Was passiert, wenn Innovation an ihre Grenzen stößt?

Hat eine Technologie einen gewissen Sättigungsgrad erreicht und ist sie ist prinzipiell nicht mehr verbesserbar, verwandelt sich dieser Technologiewettbewerb in einen Preiswettbewerb. Wer die gleiche Technologie zum günstigsten Preis herstellen kann, kann sich am Markt durchsetzen. Ein Unternehmen, das einen Preiswettbewerb nicht gewinnen kann, muss innovativ sein. Dies lässt sich auf Volkswirtschaften übertragen. Industrienationen, die häufig Schwierigkeiten mit Preiswettbewerben haben, brauchen daher ein gewisses Maß an Innovationen, um die Wirtschaft aufrechterhalten zu können.
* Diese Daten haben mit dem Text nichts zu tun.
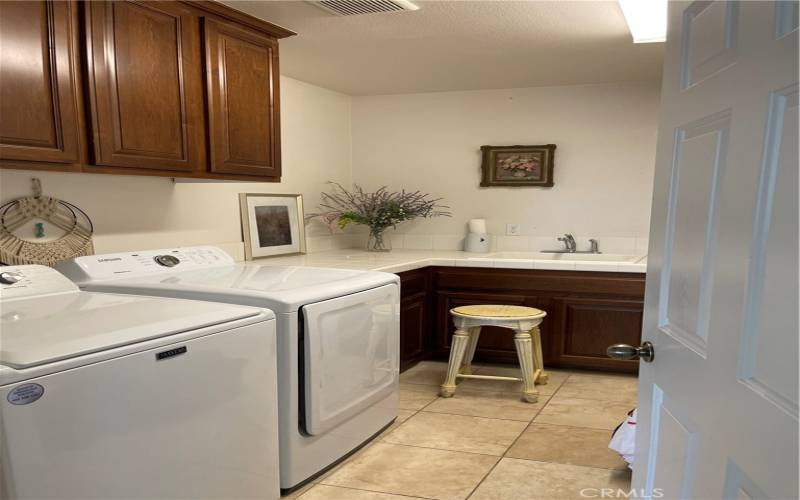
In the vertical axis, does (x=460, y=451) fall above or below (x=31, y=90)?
below

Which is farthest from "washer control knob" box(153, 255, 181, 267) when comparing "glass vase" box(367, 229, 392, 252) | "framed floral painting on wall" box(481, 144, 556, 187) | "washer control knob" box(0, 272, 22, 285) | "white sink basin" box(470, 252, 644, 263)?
"framed floral painting on wall" box(481, 144, 556, 187)

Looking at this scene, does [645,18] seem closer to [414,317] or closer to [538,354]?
[538,354]

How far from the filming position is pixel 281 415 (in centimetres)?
211

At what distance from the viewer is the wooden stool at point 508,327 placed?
3.15 metres

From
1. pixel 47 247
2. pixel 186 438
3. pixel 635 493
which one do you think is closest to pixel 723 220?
pixel 635 493

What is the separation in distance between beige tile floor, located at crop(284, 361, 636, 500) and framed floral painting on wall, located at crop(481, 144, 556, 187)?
1.52 m

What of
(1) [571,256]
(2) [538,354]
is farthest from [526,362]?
(1) [571,256]

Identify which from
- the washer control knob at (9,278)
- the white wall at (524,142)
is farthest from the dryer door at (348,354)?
the white wall at (524,142)

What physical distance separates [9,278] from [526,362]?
8.13 feet

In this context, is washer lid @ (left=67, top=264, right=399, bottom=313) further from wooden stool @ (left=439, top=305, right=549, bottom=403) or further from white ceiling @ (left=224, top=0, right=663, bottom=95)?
white ceiling @ (left=224, top=0, right=663, bottom=95)

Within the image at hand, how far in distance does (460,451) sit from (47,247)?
198 centimetres

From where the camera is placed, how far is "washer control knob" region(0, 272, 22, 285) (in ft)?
6.43

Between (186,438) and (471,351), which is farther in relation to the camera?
(471,351)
Wo genau dieser Punkt liegt, ist allerdings sehr schwer zu bestimmen und sicherlich von Land zu Land sehr unterschiedlich.

Und wie innovationsfähig ist die deutsche Wirtschaft?

In unserer Untersuchung „Innovationsindikator“ vergleichen wir die Innovationsleistung von fast 30 Volkswirtschaften weltweit. Dabei konnten wir feststellen, dass sich die deutsche Wirtschaft hinsichtlich ihrer Innovationskraft im internationalen Vergleich verbessern konnte. Sie gehört zu den innovativsten weltweit und steht hinter Singapur und der Schweiz an dritter Stelle. Trotzdem reicht diese Stärke nicht aus, um Deutschland in der Gesamtauswertung nach vorne zu bringen, wo wir nach wie vor im Ranking den sechsten Platz belegen.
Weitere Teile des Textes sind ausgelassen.